ПОСЛЕДНЯЯ НОЧЬ ЮРОВСКОГО

Журнал "Огонек" №47
18.11.1996
Григорий Заславский

Царь и цареубийца на цирковой трапеции. Смотреть неловко, но – хочется

В прежние годы в этот день в театр ходили разве что "по долгу службы". В дни ноябрьских праздников служители кулис давали по обыкновению премьеру какой-нибудь очередной недолговечной революционно-публицистической драмы. Времена поменялись. 7 ноября 1996 года на премьеру спектакля режиссера Валерия Фокина "Последняя ночь последнего царя" в московском Манеже собрались немногочисленные счастливчики, другие, так и не дождавшиеся лишнего билетика (цену которому агентство "БОГИС" определило в 150 тысяч рублей), остались мерзнуть на улице, – из прекрасного им в этот вечер достались лишь страшные сказочные изваяния Церетели, в чудовищных позах застывшие меж берегов опять обмелевшей Неглинки.

Цирк-шапито, который придумал для нового своего спектакля Фокин, вмещает добрую сотню зрителей: это больше, чем было в прежних опытах режиссера – "Нумере в гостинице города N" (по Гоголю) и "Превращении" (по новелле Кафки). Там счет шел, помнится, на единицы (в "гостиничный нумер" набивалось пятьдесят "с копейками"; вокруг крохотной квартирки Грегора Замзы, тесно прижавшись друг к другу, может уместиться ну никак не более 62 человек). Прежде чем я увидел спектакль, мне бы и в голову не пришло высчитывать коммерческую выгоду от каждого дополнительно проданного места. Но – уж больно коммерческой выглядит эта новая антреприза.

Пьесу о последнем царе написал Эдвард Радзинский, сегодня более известный как историк, телевизионный бенефициант, профессиональный рассказчик – более даже, чем драматург, хотя в Москве до сих пор идут его пьесы. В разных театрах, но с неизменными аншлагами. И пьеса о последней ночи последнего русского царя тоже будет пользоваться успехом.

Радзинский берет для своей пьесы теперь уже – после им же написанной книги – общеизвестное. Но даже став общеизвестными, события, использованные в пьесе, не потеряли трагизма; они так и остались едва ли не самыми трагическими в русской истории XX века – ночь перед расстрелом и утро расстрела царской семьи. "Одно дело формулировать мысль об убийстве, а другое – взять и убить. С того момента, как у тебя руки в крови, начинается другой отсчет вины, которая идет и на следующие поколения" (цитирую по буклету, который достоин отдельного рассказа и специальных похвал в адрес его художника Сергея Якунина).

Но здесь мы подходит к неразрешимому – и естественному – вопросу-предубеждению. Всегда ли реальная трагедия может стать материалом для театра? А история расстрела царской семьи – не та ли трагедия, такая реальная и страшная, живая и с нами связанная живыми узами, что всякое театральное воплощение и по сию пору окажется невозможным? Что-то – может быть, невыкорчеванное с потрохами целомудрие – мешает сопереживать театральному Николаю II, даже если его играет Александр Збруев.

» Фрагменты записей:
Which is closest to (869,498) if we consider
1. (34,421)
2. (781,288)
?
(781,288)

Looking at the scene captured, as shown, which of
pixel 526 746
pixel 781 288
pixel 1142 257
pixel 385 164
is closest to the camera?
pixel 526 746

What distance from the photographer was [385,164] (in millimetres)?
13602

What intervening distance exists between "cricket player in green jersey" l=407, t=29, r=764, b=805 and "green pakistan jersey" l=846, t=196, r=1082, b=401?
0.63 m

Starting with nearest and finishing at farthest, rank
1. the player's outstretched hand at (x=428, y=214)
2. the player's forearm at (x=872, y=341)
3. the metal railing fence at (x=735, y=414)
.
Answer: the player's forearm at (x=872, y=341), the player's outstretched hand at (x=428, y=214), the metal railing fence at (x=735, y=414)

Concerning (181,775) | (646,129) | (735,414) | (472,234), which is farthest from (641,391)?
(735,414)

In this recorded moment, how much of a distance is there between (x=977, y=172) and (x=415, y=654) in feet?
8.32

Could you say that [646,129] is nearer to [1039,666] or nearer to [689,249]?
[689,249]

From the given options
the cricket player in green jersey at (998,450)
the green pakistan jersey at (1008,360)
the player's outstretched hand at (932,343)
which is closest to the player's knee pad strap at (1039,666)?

...

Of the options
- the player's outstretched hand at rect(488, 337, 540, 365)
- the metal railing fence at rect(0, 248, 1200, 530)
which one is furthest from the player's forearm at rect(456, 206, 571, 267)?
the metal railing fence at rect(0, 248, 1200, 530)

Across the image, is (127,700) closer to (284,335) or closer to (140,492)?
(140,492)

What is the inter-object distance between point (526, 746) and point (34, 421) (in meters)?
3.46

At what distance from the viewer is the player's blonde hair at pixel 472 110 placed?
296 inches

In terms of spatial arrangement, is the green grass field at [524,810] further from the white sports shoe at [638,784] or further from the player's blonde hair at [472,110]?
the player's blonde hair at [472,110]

» Задание 1:
Во сколько агентство «БОГИС» оценило лишний билетик на премьеру, если верить рецензии на спектакль?
» Задание 2:
Перепишите дословно фрагмент рецензии на спектакль, начиная со слов «В прежние годы» и продолжая вплоть до слов «опять обмелевшей Неглинки.».
» Задание 3:
Продолжите рецензию на спектакль «Последняя ночь последнего царя», начав сразу после её последнего предложения.

» Ответ 1:
В 150 тысяч рублей.

» Ответ 2:
В прежние годы в этот день в театр ходили разве что "по долгу службы". В дни ноябрьских праздников служители кулис давали по обыкновению премьеру какой-нибудь очередной недолговечной революционно-публицистической драмы. Времена поменялись. 7 ноября 1996 года на премьеру спектакля режиссера Валерия Фокина "Последняя ночь последнего царя" в московском Манеже собрались немногочисленные счастливчики, другие, так и не дождавшиеся лишнего билетика (цену которому агентство "БОГИС" определило в 150 тысяч рублей), остались мерзнуть на улице, – из прекрасного им в этот вечер достались лишь страшные сказочные изваяния Церетели, в чудовищных позах застывшие меж берегов опять обмелевшей Неглинки.

» Ответ 3:
Может быть, и потому наиболее сильными в спектакле стали сцены, в которых последний царь находится за кулисами. Может быть, диалоги Юровского, которого мы видим в последнюю ночь его жизни, с бывшим председателем Уральского ЧК Лукояновым, потому воспринимаются острее и ярче, что в них больше сфантазированного, придуманного – больше, так сказать, театра, а не "живых картин", сопровождающих выходы царской четы и их балетно-цирковых детей (учащиеся хореографической школы Михаила Лавровского).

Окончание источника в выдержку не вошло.